Wer bei Denise einkauft, bringt Gefäße zum Reinfüllen mit. Oder nimmt ein recyceltes Gurken- oder Marmeladenglas, von denen im Laden einige herumstehen. Es gibt auch Waschmittel zum Abfüllen und Kosmetikprodukte. Hier einzukaufen sorgt für Entschleunigung. „In einem Supermarkt ist es laut, voll, jedes Produkt schreit nach Aufmerksamkeit“, meint Denise. Sie plane einen Click und Collect-Shop, dann wird es noch relaxter. Wer möchte, bestellt im Internet und holt die fertig abgefüllten  Müslis, Öle oder Nüsse ab.

„Ich glaube ich habe alle Fehler mitgenommen, die man als Gründerin machen kann“, sagt Denise zum Schluss. Doch sie lacht. Denn jetzt hat sie da Gefühl, dass sie so leicht nichts mehr aus der Bahn werfen kann. Ihren Halbtagsjob in der Agentur hat sie Anfang des Jahres aufgegeben. Sie hat nicht mehr das Gefühl, länger einen doppelten Boden zu brauchen.

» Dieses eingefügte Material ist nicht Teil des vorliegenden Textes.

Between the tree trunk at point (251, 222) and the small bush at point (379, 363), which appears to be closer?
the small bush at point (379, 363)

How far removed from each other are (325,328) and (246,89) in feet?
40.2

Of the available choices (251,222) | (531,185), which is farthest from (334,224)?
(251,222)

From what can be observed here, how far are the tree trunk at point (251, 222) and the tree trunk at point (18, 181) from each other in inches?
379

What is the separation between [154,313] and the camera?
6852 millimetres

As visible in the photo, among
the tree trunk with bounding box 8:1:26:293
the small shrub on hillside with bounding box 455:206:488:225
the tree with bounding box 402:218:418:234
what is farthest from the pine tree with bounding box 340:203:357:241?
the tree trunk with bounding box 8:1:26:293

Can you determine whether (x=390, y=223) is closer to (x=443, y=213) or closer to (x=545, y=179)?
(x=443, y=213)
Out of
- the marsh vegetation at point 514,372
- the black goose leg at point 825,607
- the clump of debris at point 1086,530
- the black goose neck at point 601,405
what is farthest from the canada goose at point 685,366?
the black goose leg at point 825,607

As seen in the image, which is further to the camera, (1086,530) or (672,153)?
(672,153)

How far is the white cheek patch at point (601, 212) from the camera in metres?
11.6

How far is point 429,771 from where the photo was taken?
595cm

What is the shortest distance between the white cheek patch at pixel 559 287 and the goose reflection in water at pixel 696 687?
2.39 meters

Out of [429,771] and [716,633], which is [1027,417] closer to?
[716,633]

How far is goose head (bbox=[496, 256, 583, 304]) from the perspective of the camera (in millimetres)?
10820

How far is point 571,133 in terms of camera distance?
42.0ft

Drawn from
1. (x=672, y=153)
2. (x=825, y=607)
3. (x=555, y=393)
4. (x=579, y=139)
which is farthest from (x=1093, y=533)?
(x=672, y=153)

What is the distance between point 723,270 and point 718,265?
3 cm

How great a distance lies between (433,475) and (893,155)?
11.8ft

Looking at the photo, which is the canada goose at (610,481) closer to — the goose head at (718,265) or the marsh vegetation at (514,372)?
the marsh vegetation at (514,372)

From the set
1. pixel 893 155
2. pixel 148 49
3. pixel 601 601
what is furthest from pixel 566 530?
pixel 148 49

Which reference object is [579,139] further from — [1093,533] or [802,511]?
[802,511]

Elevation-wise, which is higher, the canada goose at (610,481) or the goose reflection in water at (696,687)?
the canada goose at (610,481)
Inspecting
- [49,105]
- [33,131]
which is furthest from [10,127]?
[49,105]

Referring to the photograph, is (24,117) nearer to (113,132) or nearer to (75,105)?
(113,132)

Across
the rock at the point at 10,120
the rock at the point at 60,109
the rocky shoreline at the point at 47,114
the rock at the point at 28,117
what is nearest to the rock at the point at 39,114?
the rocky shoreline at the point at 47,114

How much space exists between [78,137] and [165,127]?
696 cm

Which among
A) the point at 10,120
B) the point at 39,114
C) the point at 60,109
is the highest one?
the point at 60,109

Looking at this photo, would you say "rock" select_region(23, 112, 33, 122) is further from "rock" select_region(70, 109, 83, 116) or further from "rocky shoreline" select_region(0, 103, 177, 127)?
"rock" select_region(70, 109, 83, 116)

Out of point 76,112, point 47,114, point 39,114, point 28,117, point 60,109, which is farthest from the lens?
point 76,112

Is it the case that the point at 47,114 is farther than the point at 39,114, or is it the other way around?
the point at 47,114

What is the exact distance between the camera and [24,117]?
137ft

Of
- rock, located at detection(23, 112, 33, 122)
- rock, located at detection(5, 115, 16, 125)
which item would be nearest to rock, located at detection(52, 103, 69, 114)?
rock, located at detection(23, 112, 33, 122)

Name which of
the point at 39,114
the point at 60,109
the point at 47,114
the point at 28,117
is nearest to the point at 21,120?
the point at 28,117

Denise Fischer empfiehlt: Anne Mäusbacher

Flamingo Kopf

Denise muss nicht lange überlegen: Sie rät mir dringend, Anne Mäusbacher zu interviewen. Seit 2015 kämpft die Nürnbergerin mit ihrem Beachcleaner-Projekt darum, dass weniger Plastikmüll in die Weltmeere gelangt. Sie geht mit ihrer Aufklärungskampagne in Schulen, hat ein Buch zum Thema geschrieben, das Denise auch in ihrem Unverpacktladen verkauft. Beachcleaner organisiert Müllsammel-Aktionen, an Stränden, aber auch im Nürnberger Marienbergpark. „Anne ist mitreißend und so engagiert, das finde ich toll. Du muss unbedingt mit ihr sprechen.“ Flamingo und Dosenbier würde sich freuen, wenn Anne Mäusbacher Teil seiner Community wird.